Salma, her husband, and three children live in an elevated shack in Barangay Ganoy, Datu Salibo, Maguindanao whereclash between military and rebel forces often break. Just last March this year, Salma and her family witnessed a crossfire between Philippine military forces and insurgent group, Bangsamoro Islamic Freedom Fighters (BIFF).
“The bullets were facing our house. We dropped to ground and covered our heads,” Salma recalled. “Last year, when the same thing happened, I was pregnant.”
Salma said that the crossfire subsided last October but rumors in their village have circulated that there will be another clash in December. Their neighbors have already packed their bags so they could immediately leave once the clash begins again.
“Our family will stay with our relatives in the next village until the conflict here ends,” said Salma about their plan in cases of emergencies.
Moreover, because it is rainy season, her community is currently facing a flood. Her village is located near a river and a marsh that overflows whenever it rains hard. On top of that, “The floods could drown a person,” Salma shared. “Even with an elevated house, the floods sometimes reach here. Last year, the flood came in while we were sleeping and woke us up in the middle of the night, soaked.”
Their response to the flood was building furniture where they can step on to avoid being soaked.
The floods interfere with the community’s livelihood and source of food. Her husband, Nasrodin, is a carpenter who earns 300 pesos a day at most. On bad days, they only earn 100 pesos a day. He builds furniture at his employer’s request. But there are days when he doesn’t earn income because it takes three days to build the furniture, and the floods make it hard to deliver the products.
“Sometimes, my boss also doesn’t pay me on time because he uses up the money to buy raw materials for the furniture,” said Nasrodin. On other occasions, he added, he’s the one who asks for cash advances when they have no money left to buy food.
They satisfy themselves with vegetables and fish worth 10 pesos they buy in the market. They cannot grow their own vegetables because of the floods.
Salma first met Save the Children through the Child Friendly Spaces (CFS) project which helps children and parents learn outside formal schooling.
“The one lesson that stuck to me was that we shouldn’t hurt children when we’re trying to discipline them,” Salma shared.
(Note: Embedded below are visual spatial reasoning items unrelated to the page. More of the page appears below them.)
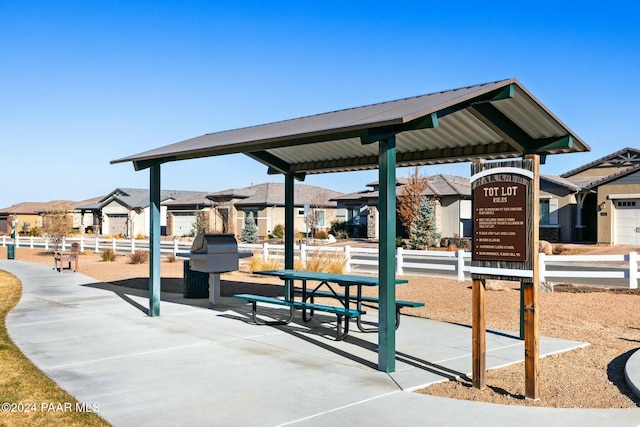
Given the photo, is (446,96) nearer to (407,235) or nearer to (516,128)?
(516,128)

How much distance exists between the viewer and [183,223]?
57125 millimetres

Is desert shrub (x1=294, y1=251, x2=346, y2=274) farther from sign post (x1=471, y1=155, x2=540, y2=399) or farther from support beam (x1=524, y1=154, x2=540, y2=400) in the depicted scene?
support beam (x1=524, y1=154, x2=540, y2=400)

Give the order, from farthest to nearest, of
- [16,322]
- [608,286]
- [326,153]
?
[608,286] → [326,153] → [16,322]

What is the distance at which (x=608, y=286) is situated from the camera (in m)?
17.0

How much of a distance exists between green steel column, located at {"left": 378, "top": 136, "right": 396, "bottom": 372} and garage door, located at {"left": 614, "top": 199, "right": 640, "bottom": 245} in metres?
30.7

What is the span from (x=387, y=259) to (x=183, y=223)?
169ft

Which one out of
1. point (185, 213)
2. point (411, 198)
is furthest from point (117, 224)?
point (411, 198)

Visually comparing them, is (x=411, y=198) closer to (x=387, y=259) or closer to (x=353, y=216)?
(x=353, y=216)

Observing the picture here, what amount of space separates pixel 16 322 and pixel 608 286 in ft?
47.9

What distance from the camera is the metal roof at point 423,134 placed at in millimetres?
7586

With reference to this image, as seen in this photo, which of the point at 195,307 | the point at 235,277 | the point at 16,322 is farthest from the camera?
the point at 235,277

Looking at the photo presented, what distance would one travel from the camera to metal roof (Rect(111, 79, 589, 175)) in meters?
7.59

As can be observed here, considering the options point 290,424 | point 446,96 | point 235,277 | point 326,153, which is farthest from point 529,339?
point 235,277

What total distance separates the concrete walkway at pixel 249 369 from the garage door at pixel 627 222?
88.0ft
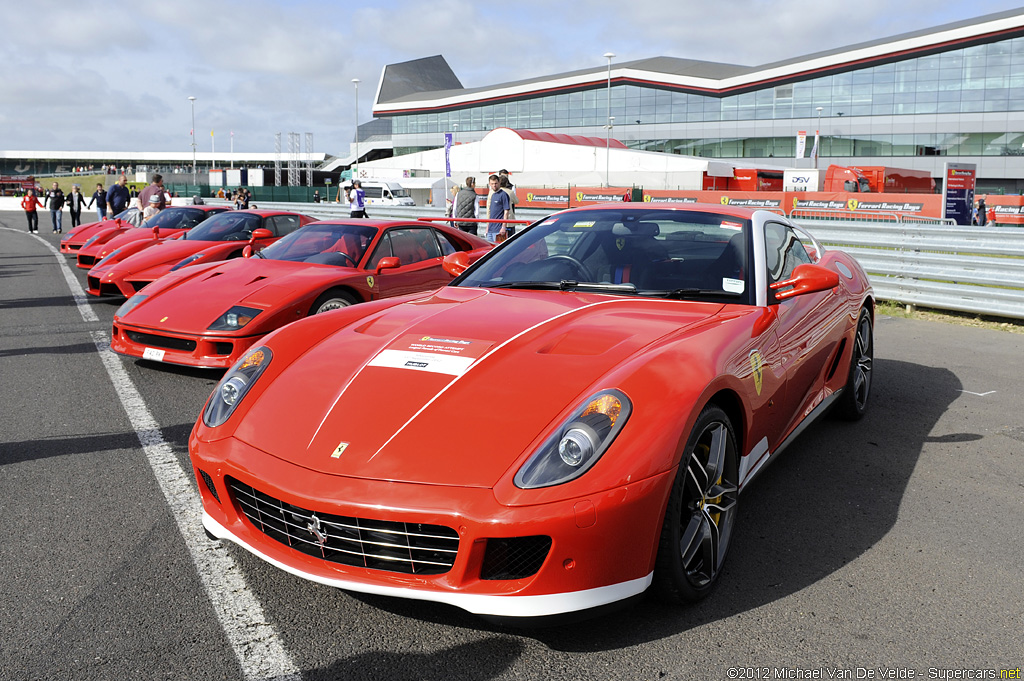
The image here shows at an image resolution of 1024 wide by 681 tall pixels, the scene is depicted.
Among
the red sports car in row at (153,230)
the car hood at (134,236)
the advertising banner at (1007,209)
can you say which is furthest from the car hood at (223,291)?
the advertising banner at (1007,209)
She said the sessions on positive discipline improved the way she communicated with her children.
“My sons once engaged in a fist fight where I reprimanded them and told them not to do it again,” she added. “They obey, but sometimes they forget because they’re children.”
Save the Children’s Child Friendly Spaces, a project supported by the Swedish International Development Cooperation Agency (SIDA) with the goal of providing children opportunities for play and learning while ensuring their safety and protection from abuse, exploitation, neglect and violence.
“This is a great initiative because we’ve learned a lot as parents, and the children are able to enjoy and study for free,” Salma expressed.
The project began last May this year and will end this November. As of now, the project is conducting their Lessons Learned Workshops for the Maguindanao Local Government Unit, Save the Children Staff, and partners and handover ceremonies in barangay levels.